There is a potential problem with the arrangement : if it is easier for an appliance on one leg to suck the water out of another appliance on another leg rather than to suck seawater from the through-hull, it will do just that. In other words: your watermaker could be sucking air from the refrigerator cooling water pipe, rather than suck seawater.

The answer may be to install one-way valves if this happens.
 
There is a potential problem with the arrangement : if it is easier for an appliance on one leg to suck the water out of another appliance on another leg rather than to suck seawater from the through-hull, it will do just that. In other words: your watermaker could be sucking air from the refrigerator cooling water pipe, rather than suck seawater.

The answer may be to install one-way valves if this happens.

I agree that may well be necessary if you try to squeeze multiple uses from one skinfitting. But then you end-up with a bunch of horrible plumbing with multiple connections below the water line or horrible loops and yards of pipes and clips.

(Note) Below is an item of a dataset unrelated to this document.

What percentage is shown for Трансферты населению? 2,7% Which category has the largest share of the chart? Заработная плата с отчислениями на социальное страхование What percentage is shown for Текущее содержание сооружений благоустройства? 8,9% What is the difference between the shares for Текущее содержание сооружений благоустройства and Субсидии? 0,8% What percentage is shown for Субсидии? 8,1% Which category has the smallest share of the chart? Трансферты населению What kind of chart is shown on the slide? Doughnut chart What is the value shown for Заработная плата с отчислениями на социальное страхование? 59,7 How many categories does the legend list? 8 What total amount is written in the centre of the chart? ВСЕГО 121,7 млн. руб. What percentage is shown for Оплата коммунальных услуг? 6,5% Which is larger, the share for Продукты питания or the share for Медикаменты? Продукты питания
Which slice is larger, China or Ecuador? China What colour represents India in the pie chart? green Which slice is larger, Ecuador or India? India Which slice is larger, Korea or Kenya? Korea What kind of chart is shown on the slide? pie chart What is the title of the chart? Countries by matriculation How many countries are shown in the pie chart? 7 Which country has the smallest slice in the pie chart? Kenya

My strong advice, having been there, is to simply fit additional skin fittings, or else you must go the whole hog and fit a freaking great sea-chest. Many people seem to be paranoid about extra holes in their boat, but a properly fitted sea cock is perfectly secure and usually safer because of the reduced number of connections.
 
I agree that may well be necessary if you try to squeeze multiple uses from one skinfitting. But then you end-up with a bunch of horrible plumbing with multiple connections below the water line or horrible loops and yards of pipes and clips.

My strong advice, having been there, is to simply fit additional skin fittings, or else you must go the whole hog and fit a freaking great sea-chest. Many people seem to be paranoid about extra holes in their boat, but a properly fitted sea cock is perfectly secure and usually safer because of the reduced number of connections.

I agree entirely. Skin fittings are completely reliable and you can locate the new one where it needs to be. Incidentally I read recently that the Starlight 39, a highly desirable boat in most people's view, has 17 skin fittings!